Verilen metin:
=======

YERYÜZÜ CANLI BİR KİTAPTIR
Kederli ruhu, hastalığının acı sırrını ele veriyordu. Koca bıyıkları tamamen aklaşmış hatta yer yer sararmıştı. Yaşamın tüm zorluklarıyla savaşmış, ama yoksulluğunu yenememişti. Bir de kimliğini sahiplenememişti. Güçlükleri ve engelleri aşamamıştı. Öfkesi, hak hukuk ve adaletten dem vurulduğunda kabarırdı. Daha sonra asabileşi rve bu terimlerin kendisi için bir anlam ifade etmediğini düşünür, elinin tersiyle sağa sola savururdu. Artık yeryüzünde mutluluğun olmadığına inanmıştı. Alçak insan onun karşısında asla söz söyleyemezdi. Dolayısıyla dertleşebileceği fazla arkadaşı yoktu. Eşi pazarlarda çeşitli el işi malzemeleri satar, kendisi de Atatürk Mahallesi’ndeki tek odalı evinin önünde çeşitli yeşil otlar satardı. Beş on tane tavuğu vardı. Bu tavukların yumurtalarını da yeşilliklerin yanına sergiler ve satardı. Kan davasından dolayı yıllarca Diyarbakır 5 nolu da yatmış ve büyük eziyetler çekmişti. 5 noludan bahsederken; beyninde o karanlık cümbüşler şahlanır yeniden hayat bulurdu. Onurunu çiğnetmek istemezdi. Lakin istem dışı, birkaç damla gözyaşı sararmış kocaman ak bıyıklarını yalardı. İşte bu insan Siverek’in Narlıkaya (Ketine) Köyü’nden Torbalı’ya göç etmiş Xelef Amca’dır.

=======

Çıkarılan kayıtlar:
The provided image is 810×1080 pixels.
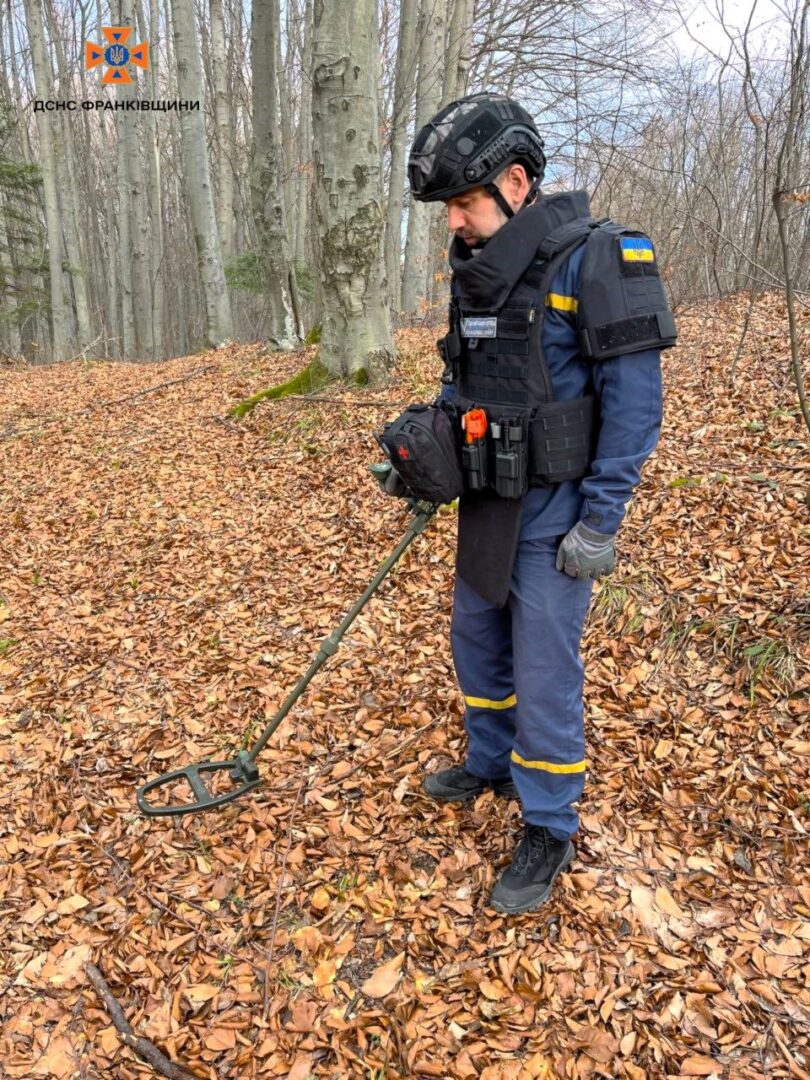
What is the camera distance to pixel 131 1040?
2.41 metres

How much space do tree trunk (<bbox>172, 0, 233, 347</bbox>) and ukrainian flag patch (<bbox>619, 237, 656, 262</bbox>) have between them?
1249 centimetres

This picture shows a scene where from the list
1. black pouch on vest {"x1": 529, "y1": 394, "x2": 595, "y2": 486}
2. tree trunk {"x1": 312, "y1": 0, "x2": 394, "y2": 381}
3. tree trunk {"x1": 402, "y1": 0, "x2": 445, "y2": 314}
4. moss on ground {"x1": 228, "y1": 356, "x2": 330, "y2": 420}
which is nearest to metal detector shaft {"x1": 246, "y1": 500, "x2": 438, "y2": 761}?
black pouch on vest {"x1": 529, "y1": 394, "x2": 595, "y2": 486}

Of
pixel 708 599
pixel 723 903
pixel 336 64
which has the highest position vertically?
pixel 336 64

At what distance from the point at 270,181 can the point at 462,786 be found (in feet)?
32.0

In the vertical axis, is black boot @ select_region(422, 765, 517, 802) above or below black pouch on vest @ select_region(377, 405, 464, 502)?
below

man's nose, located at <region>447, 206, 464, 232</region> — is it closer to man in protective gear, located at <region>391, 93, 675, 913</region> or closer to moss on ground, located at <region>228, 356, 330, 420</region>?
man in protective gear, located at <region>391, 93, 675, 913</region>

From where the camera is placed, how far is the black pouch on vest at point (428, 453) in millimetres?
2498

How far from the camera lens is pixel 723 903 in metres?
2.62

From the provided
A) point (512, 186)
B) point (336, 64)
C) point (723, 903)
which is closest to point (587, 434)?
point (512, 186)

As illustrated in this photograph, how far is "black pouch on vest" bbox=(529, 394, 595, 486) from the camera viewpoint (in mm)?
2320

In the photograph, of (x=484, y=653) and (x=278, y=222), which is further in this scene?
(x=278, y=222)

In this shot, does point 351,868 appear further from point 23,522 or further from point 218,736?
point 23,522

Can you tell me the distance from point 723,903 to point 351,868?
1.49 metres

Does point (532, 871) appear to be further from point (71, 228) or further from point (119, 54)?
point (71, 228)
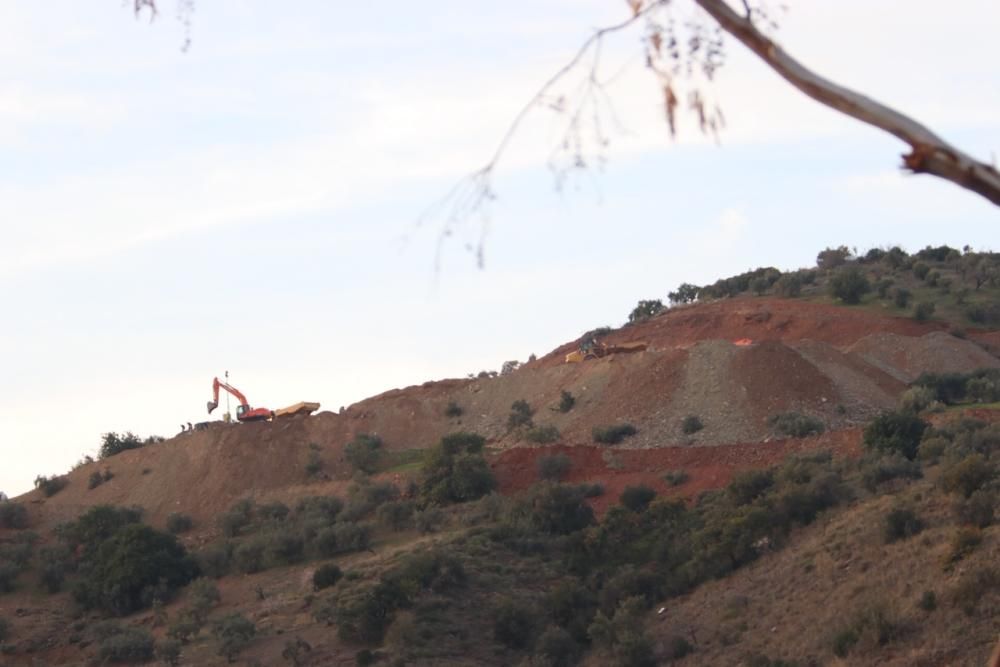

=======

Yapılacak işler:
1. Listede "This picture shows" ifadesini içeren satırdan "which is nearest" ifadesini içeren satıra kadar, iki uçtaki satırlar da dahil olmak üzere, tüm satırları aynen yazdır.
2. Xelef Amca'yı anlatan metni kaldığı yerden sürdür.

Çözülmüş sorular:
1.
This picture shows a scene where from the list
1. black pouch on vest {"x1": 529, "y1": 394, "x2": 595, "y2": 486}
2. tree trunk {"x1": 312, "y1": 0, "x2": 394, "y2": 381}
3. tree trunk {"x1": 402, "y1": 0, "x2": 445, "y2": 314}
4. moss on ground {"x1": 228, "y1": 356, "x2": 330, "y2": 420}
which is nearest to metal detector shaft {"x1": 246, "y1": 500, "x2": 438, "y2": 761}?

2.
Yetmiş yılı aşmış bir ömür, acı ve keder dolu bir yaşam duygusuz ve donuk bir ölüme kendini terk etmişti.
Xelef Amca yaşamında iki önemli çelişkiyi yaşamıştı. Lakin bir tanesinin bile çözümünü görmeden bu dünyaya veda etmişti. Bir tanesi SINIF ÇELİŞKİSİ idi. O bu çelişkinin içeriğini pek bilmezdi. Yoksulluğunu ve ezilmişliğini irdelerken, çaresiz kaldığında bunu Tanrı’ya havale ederdi. İkinci çelişkisi ise MİLLİ ÇELİŞKİ idi.
– Biz TÜRK müyüz, KÜRT müyüz, ZAZA mıyız? deyip dert yanardı. İçim ezilerek bunları dinlerdim. Dilim döndüğünce anlatmaya çalışırdım. Bu söylemi bana MIGIRDIÇ MARGOSYAN’ın yaşamını hatırlatırdı.
Değerli okurlarım,
Yıllardır Torbalı’da yaşadıklarım ve gözlemlediklerim beni birçok gerçeklerle yüzleştirdi. Torbalı’nın bu spesifik yapısı toplumun ayrışmasına ve ötekileştirilmesine neden olmaktadır.
Xelef Amca’nın defin edilmesinden taziyesine kadar geçen süreci gözlemledim. Ayrıca fotoğraflar çekip birçok gerçeklerle yüzleştim.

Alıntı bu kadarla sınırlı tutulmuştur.